In a couple of weeks time we’re running a four day conference out in Sekela, a rural village, but close to the tarmac (that is, the main road from Chingola to Solwezi). We’re inviting those we’ve met in the rural areas along with those from the towns and are going to spend some time looking at how some small scale things can be started in villages.

I’ve been given the task of organising the conference which may turn me into some sort of crazy hyper-organising lunatic, or I may just try to do it more African style and be relaxed about the whole thing... I was thinking about the food and realised that back home I could probably do it pretty easily, but here, I have no idea what-so-ever! I know I need lots of mealie meal to make enshima, but that’s about it. Thankfully though, Joel, one of the pastors, is helping me understand the different cultures and what I need to sort out! He pointed out today that we would have to bring live chickens as there will be no way of keeping them refrigerated. That’s totally correct of course...but ewww! I as going to offer to help cook the food (thought I’d learn a lot!!) but I’m not sure I could stomach killing and plucking a chicken. If a chicken is prepared for you it’s important to get to the pot early on...if you’re one of the last to get your food, you may end up with the feet or the neck - gross!! I have gone without chicken a couple of times rather than eat those parts!

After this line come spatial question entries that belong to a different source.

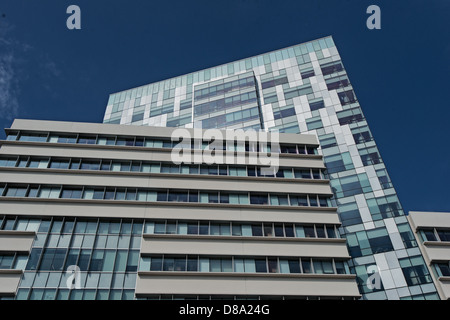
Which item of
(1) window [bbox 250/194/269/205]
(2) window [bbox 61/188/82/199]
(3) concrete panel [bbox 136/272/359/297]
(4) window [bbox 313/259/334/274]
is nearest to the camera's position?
(3) concrete panel [bbox 136/272/359/297]

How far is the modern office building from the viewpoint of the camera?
1500 inches

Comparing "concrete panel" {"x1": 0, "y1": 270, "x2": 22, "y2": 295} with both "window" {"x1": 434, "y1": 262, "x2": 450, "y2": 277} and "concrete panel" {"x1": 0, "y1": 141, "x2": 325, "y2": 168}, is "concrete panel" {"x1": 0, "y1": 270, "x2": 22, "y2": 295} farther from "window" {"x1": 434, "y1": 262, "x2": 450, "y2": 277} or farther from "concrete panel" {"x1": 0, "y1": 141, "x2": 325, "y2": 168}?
"window" {"x1": 434, "y1": 262, "x2": 450, "y2": 277}

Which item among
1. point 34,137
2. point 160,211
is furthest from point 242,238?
point 34,137

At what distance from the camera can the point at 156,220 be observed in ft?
117

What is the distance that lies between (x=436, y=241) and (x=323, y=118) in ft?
78.4

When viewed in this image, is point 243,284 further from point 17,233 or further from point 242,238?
point 17,233

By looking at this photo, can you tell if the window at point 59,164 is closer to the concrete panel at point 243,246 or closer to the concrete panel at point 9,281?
the concrete panel at point 9,281

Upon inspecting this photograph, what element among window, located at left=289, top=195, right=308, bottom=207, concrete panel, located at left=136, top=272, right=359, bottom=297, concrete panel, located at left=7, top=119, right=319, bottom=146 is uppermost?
concrete panel, located at left=7, top=119, right=319, bottom=146

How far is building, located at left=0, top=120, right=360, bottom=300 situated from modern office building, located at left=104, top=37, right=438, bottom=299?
20.5 feet

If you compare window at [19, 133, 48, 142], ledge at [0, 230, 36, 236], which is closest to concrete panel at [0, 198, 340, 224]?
ledge at [0, 230, 36, 236]

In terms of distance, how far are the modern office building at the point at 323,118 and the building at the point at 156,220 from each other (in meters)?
6.26

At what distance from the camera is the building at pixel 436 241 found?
34812 mm

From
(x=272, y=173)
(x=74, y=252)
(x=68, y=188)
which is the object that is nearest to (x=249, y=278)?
(x=272, y=173)

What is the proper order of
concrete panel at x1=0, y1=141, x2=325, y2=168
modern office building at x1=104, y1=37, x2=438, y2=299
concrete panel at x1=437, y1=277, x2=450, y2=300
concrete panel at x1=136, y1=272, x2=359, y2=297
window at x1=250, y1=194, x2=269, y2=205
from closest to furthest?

Amidst all the work we’ve also found time to have a bit of fun and relax. The Witts & I went to Nsobe Game Park last weekend. It’s only a small game park, but there was lots of cheeky monkeys, antelopes and some giraffes. We paddled around the lake in a kayak type thing and melted in the roasting sun then I sat and read a book for hours. Perfect!

For those of you who have been reading my blog, you’ll know about the school at Kapeshi. We’ve set up a just giving page to help raise the money need to start them off with a bag of seed and fertiliser... you can find it here www.justgiving.com/kapeshi The initial costs will only be about £200 but it has the potential to multiply and support the school in the long term. Ruth’s spent some time putting together a long term plan to help the staff at the school see how some work now and forward planning could improve the schools financial situation. We are going back to the school early next week to catch up with them and see how they’re getting along with clearing the land needed.

Oh, something that I’ve not mentioned is the rain! The rainy season is beginning... Last Thursday we had a spectacular thunder storm and it rained from about 4 in the afternoon till the middle of the night. Now I know that raining for hours back home is common place, but it hasn’t rained here for months and it was proper storm rain, not just the annoying drizzle we get for hours at home. It made me want to run outside and get drenched, but I resisted the urge apart from a mad dash to shut the windows (which you can only close from outside because of the mosquito screens on the inside!) It’s not raining every day, but the weather feels much stuffier now and this morning felt almost english with an overcast sky, although the sun is breaking through now!

For those of you from St Margarets, I’ve been in touch with Simon from the Falconer Home and will be heading there mid-November...I’m just trying to work out the travel arrangements, which can take some doing here.

And Mum...because I have to take my doxycyline with food, I’m finally eating breakfast every day!

One last puzzling thing to leave you with…we always see bush fires that have been started by people clearing their fields. It amazes me that these don’t spread from field to field as the land is so dry and parched, but they don’t. I’m told this is because people leave a gap between fields and plant a certain type of tree in places, but why why why don’t sparks get blown onto other fields and set them alight too?